21 Lektionen für das 21. Jahrhundert
Yuval Noah Harari · 2018
🗣 Sabine Rückert referenziert bei ⏱ 00:19:33 „Also der Historiker Yuval Noah Harari hat ja auch gesagt, wir in Israel lesen zu viel in alten Schriften und wenn man hier deine Texte liest, lieber Erich, dann kann man ihm nur zustimmen.“
Im Gespräch über die tiefe Verankerung des israelisch-palästinensischen Konflikts in biblischen Texten und religiösen Ansprüchen auf das Land zitiert Sabine Rückert den israelischen Historiker Yuval Noah Harari mit seiner Kritik an der übermäßigen Orientierung an alten Schriften in Israel.
Grabrede für Yitzhak Rabin
Noa Ben Artzi-Pelossof
🗣 Sabine Rückert zitiert daraus bei ⏱ 00:24:56 „Großpapa, du warst das Feuer an unserem Lager und jetzt sind wir alle ohne Fackel in der Finsternis. Uns ist es kalt. Größere als ich haben dich gerühmt, aber keinem von ihnen war, so wie mir, das Glück beschieden, deine zärtlichen Umarmungen zu spüren.“
Sabine Rückert zitiert ausführlich die weltberühmte Grabrede der 18-jährigen Enkelin Rabins.
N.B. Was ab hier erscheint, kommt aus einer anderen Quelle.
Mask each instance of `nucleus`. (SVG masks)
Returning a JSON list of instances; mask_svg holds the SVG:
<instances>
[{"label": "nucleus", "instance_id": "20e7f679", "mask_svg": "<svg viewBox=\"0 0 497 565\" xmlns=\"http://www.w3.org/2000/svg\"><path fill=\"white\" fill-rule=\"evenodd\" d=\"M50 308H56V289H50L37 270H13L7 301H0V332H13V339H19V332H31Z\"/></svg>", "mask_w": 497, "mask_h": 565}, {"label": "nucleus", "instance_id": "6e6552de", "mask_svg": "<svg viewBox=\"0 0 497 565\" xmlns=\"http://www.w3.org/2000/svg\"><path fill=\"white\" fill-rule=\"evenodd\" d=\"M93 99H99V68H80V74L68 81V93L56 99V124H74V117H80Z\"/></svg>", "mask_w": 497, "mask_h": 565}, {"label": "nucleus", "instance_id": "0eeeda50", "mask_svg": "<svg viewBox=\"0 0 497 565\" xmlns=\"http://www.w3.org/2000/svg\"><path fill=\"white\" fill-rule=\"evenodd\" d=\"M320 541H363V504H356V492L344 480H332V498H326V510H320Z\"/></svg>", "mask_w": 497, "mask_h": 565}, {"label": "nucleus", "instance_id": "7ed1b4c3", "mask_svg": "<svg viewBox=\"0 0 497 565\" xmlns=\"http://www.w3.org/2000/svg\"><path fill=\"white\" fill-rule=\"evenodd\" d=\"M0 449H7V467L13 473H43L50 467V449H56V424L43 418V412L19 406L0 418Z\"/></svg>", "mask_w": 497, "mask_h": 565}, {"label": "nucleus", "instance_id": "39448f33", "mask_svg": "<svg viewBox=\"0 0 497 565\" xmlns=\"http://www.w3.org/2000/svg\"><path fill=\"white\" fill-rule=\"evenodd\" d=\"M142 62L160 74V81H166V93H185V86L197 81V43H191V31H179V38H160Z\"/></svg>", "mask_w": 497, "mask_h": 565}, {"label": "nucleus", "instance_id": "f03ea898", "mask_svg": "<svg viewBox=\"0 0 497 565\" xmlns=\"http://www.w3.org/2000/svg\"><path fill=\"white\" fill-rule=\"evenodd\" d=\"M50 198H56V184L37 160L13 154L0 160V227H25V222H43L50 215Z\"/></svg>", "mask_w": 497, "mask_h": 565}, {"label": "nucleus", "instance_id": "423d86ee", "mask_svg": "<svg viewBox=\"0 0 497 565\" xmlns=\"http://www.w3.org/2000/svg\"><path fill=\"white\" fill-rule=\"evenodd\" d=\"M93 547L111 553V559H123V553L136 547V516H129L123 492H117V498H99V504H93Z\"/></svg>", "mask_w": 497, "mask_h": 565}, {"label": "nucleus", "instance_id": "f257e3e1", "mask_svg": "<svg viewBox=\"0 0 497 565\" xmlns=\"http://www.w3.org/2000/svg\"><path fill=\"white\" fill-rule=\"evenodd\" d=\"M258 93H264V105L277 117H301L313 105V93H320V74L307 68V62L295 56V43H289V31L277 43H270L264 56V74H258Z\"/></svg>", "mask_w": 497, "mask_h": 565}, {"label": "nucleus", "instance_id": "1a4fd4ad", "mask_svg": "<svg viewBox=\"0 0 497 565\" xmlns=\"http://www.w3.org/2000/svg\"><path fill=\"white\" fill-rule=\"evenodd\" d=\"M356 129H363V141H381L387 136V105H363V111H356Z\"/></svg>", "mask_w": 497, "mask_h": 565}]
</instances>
Die Rede wird als weltbewegend beschrieben und auch von Erich Follath als der bewegendste Moment der Trauerfeier hervorgehoben — noch vor den Auftritten des US-Präsidenten Clinton und des jordanischen Königs.
Fernsehserie von Noa Ben Artzi-Pelossof
Noa Ben Artzi-Pelossof
🗣 Erich Follath erwähnt beiläufig bei ⏱ 00:27:09 „Sie hat dann ihre eigene Karriere gemacht, sie wurde Juristin, Staatsanwältin, hat dann Filme gedreht, sehr gute übrigens, sie hat eine Fernsehserie gedreht für das israelische Fernsehen.“
Erich Follath erzählt vom weiteren Lebensweg der Rabin-Enkelin Noa. Neben ihrer juristischen Karriere hat sie auch Filme und eine Fernsehserie für das israelische Fernsehen produziert, bevor sie versuchte, in die Politik zu gehen. Der genaue Titel wird nicht genannt.
Thora
🗣 Erich Follath referenziert bei ⏱ 00:35:18 „Er hat sich immer als Intellektuellen gesehen und er hat sich als einen Bibelversteher gesehen, als einen Thora-Leser, Thora-Exegeten und er hat deshalb eigentlich immer darauf gewartet, ob es nicht einen interessanten Brief, eine interessante Mitteilung gibt.“
Erich Follath beschreibt das Selbstbild des Rabin-Attentäters Jigal Amir im Gefängnis. Amir sah sich als religiösen Intellektuellen und Thora-Gelehrten, was erklärt, warum er die meiste Fanpost ignorierte und erst auf Larissas intellektuellen Brief reagierte.